Work to be completed:
Starting at the line containing "Between (x=152, y=124)" and ending at the line containing "188 centimetres", rewrite those lines with "measured separation" swapped for "measured distance" and everything else left as it is.

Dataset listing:
____________________

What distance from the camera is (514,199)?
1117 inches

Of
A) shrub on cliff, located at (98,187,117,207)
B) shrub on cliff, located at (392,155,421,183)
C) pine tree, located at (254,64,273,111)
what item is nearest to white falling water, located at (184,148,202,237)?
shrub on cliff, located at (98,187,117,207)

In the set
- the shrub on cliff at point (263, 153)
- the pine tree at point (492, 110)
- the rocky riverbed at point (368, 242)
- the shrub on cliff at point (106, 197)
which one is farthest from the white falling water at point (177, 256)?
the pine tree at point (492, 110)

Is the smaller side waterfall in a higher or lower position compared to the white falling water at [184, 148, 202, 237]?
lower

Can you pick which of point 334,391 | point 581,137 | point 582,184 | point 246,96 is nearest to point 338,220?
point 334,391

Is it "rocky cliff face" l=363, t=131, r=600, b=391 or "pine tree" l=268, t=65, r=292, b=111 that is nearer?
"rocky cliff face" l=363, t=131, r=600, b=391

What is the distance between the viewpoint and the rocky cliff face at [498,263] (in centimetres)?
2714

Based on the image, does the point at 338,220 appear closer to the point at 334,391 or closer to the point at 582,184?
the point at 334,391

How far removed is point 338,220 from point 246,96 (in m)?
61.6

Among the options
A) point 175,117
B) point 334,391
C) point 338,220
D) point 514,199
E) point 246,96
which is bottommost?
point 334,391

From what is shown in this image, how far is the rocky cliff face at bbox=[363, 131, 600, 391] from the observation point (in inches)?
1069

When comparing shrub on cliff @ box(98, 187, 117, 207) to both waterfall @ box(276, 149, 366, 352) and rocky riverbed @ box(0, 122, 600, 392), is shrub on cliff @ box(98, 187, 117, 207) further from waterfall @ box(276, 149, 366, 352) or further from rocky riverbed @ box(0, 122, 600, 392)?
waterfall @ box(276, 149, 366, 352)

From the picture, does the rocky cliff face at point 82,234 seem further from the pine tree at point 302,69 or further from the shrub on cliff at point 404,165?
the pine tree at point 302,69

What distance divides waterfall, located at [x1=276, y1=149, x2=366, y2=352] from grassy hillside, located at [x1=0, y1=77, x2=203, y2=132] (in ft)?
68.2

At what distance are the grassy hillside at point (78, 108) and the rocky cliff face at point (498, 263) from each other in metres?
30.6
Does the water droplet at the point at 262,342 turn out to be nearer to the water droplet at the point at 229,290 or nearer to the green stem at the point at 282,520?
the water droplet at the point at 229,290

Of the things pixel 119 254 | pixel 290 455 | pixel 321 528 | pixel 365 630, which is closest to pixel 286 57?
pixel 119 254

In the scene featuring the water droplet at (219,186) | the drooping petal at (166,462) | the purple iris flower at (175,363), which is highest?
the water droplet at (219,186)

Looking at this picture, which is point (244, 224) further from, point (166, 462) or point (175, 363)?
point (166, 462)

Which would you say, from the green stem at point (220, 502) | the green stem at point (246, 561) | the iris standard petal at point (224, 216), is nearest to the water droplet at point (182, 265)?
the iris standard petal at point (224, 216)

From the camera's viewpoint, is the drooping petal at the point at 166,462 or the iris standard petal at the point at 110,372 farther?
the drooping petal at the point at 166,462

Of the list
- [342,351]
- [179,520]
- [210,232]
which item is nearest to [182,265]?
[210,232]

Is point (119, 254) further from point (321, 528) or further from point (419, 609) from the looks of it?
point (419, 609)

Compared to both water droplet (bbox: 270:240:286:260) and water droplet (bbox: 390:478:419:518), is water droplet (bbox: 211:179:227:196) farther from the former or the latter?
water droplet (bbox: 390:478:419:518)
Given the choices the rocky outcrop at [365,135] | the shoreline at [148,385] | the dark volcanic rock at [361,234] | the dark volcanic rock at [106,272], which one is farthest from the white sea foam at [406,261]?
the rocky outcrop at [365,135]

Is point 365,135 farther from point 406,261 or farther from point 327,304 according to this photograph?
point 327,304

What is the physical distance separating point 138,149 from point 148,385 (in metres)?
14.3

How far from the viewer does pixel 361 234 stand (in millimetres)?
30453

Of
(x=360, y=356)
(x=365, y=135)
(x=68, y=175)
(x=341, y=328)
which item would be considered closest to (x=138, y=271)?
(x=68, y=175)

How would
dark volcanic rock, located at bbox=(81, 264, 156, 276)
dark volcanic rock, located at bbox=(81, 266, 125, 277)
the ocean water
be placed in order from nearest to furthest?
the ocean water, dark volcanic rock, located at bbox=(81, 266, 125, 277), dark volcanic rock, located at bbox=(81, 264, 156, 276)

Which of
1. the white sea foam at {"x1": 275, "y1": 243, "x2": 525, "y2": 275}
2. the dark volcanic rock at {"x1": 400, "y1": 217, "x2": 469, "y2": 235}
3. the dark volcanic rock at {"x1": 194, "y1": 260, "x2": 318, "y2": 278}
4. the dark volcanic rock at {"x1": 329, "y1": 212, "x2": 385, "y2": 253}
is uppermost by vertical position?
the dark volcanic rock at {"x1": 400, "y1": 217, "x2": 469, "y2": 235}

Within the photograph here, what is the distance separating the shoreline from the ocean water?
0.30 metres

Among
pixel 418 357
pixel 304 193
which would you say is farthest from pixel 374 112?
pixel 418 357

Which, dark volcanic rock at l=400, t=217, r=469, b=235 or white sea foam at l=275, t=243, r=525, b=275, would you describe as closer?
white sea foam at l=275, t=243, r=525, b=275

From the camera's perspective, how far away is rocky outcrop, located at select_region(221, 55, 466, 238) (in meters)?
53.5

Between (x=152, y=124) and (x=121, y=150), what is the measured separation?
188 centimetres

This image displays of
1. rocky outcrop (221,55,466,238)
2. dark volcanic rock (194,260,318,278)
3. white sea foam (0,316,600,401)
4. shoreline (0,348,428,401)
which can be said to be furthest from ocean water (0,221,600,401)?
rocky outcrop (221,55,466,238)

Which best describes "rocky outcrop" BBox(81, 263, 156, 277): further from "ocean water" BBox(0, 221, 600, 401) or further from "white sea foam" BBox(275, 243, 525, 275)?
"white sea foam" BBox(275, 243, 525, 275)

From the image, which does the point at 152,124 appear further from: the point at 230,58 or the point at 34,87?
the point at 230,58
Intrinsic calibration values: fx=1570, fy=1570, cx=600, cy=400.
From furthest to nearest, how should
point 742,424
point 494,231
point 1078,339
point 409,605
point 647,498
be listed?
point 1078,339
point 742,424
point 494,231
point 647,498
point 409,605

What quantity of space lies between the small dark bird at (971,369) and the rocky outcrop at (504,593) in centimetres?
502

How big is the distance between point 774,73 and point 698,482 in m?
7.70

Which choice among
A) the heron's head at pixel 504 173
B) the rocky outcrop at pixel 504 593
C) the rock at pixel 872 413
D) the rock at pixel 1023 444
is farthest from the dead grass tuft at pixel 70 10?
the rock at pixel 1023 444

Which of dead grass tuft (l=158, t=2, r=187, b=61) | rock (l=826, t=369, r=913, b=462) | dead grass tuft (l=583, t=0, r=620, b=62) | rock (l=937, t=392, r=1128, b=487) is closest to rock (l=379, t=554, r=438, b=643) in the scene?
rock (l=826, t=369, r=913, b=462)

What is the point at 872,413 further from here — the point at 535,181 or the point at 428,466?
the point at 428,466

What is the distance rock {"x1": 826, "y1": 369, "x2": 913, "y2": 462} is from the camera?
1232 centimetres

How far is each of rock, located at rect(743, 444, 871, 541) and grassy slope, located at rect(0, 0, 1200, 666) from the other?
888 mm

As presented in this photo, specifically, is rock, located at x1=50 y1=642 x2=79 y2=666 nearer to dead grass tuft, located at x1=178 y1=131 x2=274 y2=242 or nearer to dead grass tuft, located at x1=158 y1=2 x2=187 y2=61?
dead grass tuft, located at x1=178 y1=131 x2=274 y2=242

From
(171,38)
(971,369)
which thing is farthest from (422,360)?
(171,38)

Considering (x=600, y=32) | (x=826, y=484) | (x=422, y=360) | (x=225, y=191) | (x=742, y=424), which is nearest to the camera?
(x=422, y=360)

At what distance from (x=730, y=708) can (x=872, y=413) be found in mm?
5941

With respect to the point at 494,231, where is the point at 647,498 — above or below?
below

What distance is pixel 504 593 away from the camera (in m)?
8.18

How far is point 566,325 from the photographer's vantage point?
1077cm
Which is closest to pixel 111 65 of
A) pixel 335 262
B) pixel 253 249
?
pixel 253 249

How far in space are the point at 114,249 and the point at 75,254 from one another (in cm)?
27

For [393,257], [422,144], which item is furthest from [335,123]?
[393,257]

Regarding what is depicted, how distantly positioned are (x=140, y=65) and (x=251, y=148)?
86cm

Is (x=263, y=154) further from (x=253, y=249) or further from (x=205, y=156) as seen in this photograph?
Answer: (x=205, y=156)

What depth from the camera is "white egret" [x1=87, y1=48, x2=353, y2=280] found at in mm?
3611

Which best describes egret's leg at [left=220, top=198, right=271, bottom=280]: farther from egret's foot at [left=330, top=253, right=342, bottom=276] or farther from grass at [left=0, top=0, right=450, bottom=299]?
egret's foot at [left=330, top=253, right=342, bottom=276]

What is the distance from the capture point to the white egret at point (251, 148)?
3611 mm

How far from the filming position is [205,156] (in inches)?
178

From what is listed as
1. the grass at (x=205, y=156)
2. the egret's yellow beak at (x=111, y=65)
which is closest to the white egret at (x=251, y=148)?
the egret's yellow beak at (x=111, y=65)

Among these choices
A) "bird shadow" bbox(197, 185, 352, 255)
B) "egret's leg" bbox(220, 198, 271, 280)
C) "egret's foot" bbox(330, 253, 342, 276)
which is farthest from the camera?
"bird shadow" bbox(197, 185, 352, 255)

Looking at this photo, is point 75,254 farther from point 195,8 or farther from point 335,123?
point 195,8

____________________

The output:
Between (x=152, y=124) and (x=121, y=150), what is the measured distance?
188 centimetres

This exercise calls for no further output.